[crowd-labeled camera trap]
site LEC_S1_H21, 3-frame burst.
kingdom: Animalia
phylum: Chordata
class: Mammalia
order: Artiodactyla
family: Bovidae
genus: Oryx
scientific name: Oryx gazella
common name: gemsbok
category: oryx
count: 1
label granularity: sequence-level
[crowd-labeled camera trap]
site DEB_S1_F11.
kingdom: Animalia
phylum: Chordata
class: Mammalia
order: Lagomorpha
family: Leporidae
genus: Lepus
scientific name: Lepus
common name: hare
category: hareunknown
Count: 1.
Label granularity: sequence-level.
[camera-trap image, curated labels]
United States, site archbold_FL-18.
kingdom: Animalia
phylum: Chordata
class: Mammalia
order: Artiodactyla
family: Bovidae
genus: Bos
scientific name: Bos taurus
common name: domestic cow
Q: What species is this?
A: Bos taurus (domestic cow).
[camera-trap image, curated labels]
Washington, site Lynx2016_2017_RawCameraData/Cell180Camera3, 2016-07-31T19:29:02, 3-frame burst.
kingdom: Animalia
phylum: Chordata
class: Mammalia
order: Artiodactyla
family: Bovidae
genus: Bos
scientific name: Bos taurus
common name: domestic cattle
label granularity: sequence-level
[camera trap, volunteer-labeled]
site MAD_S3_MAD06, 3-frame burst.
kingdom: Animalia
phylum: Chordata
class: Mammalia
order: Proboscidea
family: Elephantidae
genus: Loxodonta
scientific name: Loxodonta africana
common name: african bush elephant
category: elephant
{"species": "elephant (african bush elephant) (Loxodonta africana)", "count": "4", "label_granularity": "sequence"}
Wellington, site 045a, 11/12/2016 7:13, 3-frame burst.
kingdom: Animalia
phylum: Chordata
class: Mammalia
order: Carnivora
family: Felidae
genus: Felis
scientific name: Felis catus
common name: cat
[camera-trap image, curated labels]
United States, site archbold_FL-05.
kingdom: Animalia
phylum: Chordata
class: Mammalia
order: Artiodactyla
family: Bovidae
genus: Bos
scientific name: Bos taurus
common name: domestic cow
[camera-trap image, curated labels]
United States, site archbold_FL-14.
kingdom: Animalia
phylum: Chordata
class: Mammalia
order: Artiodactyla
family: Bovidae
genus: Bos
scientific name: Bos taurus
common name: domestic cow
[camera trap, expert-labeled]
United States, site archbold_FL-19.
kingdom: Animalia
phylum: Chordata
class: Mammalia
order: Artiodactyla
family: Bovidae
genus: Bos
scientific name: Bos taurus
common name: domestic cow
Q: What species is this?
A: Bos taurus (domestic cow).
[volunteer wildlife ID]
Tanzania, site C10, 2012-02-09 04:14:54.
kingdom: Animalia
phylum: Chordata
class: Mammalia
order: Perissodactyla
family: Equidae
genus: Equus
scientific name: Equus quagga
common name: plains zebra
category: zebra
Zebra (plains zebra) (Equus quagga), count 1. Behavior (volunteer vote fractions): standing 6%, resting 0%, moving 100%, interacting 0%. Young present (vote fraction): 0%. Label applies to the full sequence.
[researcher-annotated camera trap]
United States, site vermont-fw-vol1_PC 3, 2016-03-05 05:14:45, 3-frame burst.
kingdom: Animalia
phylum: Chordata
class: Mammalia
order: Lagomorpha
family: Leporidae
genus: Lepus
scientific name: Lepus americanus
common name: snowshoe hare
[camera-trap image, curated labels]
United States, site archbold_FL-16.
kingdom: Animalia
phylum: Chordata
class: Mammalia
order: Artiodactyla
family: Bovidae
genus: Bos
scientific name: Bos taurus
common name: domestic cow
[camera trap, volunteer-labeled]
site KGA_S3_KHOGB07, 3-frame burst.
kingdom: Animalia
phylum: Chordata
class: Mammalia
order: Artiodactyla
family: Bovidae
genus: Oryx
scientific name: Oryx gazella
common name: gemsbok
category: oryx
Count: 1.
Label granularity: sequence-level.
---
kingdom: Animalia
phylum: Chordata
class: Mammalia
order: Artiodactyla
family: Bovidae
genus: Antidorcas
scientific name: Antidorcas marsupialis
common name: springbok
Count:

# # # # # # #

▸ **Try it**:
Print out the full listing above, word for word.

▸ **Response to the task**:
[crowd-labeled camera trap]
site LEC_S1_H21, 3-frame burst.
kingdom: Animalia
phylum: Chordata
class: Mammalia
order: Artiodactyla
family: Bovidae
genus: Oryx
scientific name: Oryx gazella
common name: gemsbok
category: oryx
count: 1
label granularity: sequence-level
[crowd-labeled camera trap]
site DEB_S1_F11.
kingdom: Animalia
phylum: Chordata
class: Mammalia
order: Lagomorpha
family: Leporidae
genus: Lepus
scientific name: Lepus
common name: hare
category: hareunknown
Count: 1.
Label granularity: sequence-level.
[camera-trap image, curated labels]
United States, site archbold_FL-18.
kingdom: Animalia
phylum: Chordata
class: Mammalia
order: Artiodactyla
family: Bovidae
genus: Bos
scientific name: Bos taurus
common name: domestic cow
Q: What species is this?
A: Bos taurus (domestic cow).
[camera-trap image, curated labels]
Washington, site Lynx2016_2017_RawCameraData/Cell180Camera3, 2016-07-31T19:29:02, 3-frame burst.
kingdom: Animalia
phylum: Chordata
class: Mammalia
order: Artiodactyla
family: Bovidae
genus: Bos
scientific name: Bos taurus
common name: domestic cattle
label granularity: sequence-level
[camera trap, volunteer-labeled]
site MAD_S3_MAD06, 3-frame burst.
kingdom: Animalia
phylum: Chordata
class: Mammalia
order: Proboscidea
family: Elephantidae
genus: Loxodonta
scientific name: Loxodonta africana
common name: african bush elephant
category: elephant
{"species": "elephant (african bush elephant) (Loxodonta africana)", "count": "4", "label_granularity": "sequence"}
Wellington, site 045a, 11/12/2016 7:13, 3-frame burst.
kingdom: Animalia
phylum: Chordata
class: Mammalia
order: Carnivora
family: Felidae
genus: Felis
scientific name: Felis catus
common name: cat
[camera-trap image, curated labels]
United States, site archbold_FL-05.
kingdom: Animalia
phylum: Chordata
class: Mammalia
order: Artiodactyla
family: Bovidae
genus: Bos
scientific name: Bos taurus
common name: domestic cow
[camera-trap image, curated labels]
United States, site archbold_FL-14.
kingdom: Animalia
phylum: Chordata
class: Mammalia
order: Artiodactyla
family: Bovidae
genus: Bos
scientific name: Bos taurus
common name: domestic cow
[camera trap, expert-labeled]
United States, site archbold_FL-19.
kingdom: Animalia
phylum: Chordata
class: Mammalia
order: Artiodactyla
family: Bovidae
genus: Bos
scientific name: Bos taurus
common name: domestic cow
Q: What species is this?
A: Bos taurus (domestic cow).
[volunteer wildlife ID]
Tanzania, site C10, 2012-02-09 04:14:54.
kingdom: Animalia
phylum: Chordata
class: Mammalia
order: Perissodactyla
family: Equidae
genus: Equus
scientific name: Equus quagga
common name: plains zebra
category: zebra
Zebra (plains zebra) (Equus quagga), count 1. Behavior (volunteer vote fractions): standing 6%, resting 0%, moving 100%, interacting 0%. Young present (vote fraction): 0%. Label applies to the full sequence.
[researcher-annotated camera trap]
United States, site vermont-fw-vol1_PC 3, 2016-03-05 05:14:45, 3-frame burst.
kingdom: Animalia
phylum: Chordata
class: Mammalia
order: Lagomorpha
family: Leporidae
genus: Lepus
scientific name: Lepus americanus
common name: snowshoe hare
[camera-trap image, curated labels]
United States, site archbold_FL-16.
kingdom: Animalia
phylum: Chordata
class: Mammalia
order: Artiodactyla
family: Bovidae
genus: Bos
scientific name: Bos taurus
common name: domestic cow
[camera trap, volunteer-labeled]
site KGA_S3_KHOGB07, 3-frame burst.
kingdom: Animalia
phylum: Chordata
class: Mammalia
order: Artiodactyla
family: Bovidae
genus: Oryx
scientific name: Oryx gazella
common name: gemsbok
category: oryx
Count: 1.
Label granularity: sequence-level.
---
kingdom: Animalia
phylum: Chordata
class: Mammalia
order: Artiodactyla
family: Bovidae
genus: Antidorcas
scientific name: Antidorcas marsupialis
common name: springbok
Count:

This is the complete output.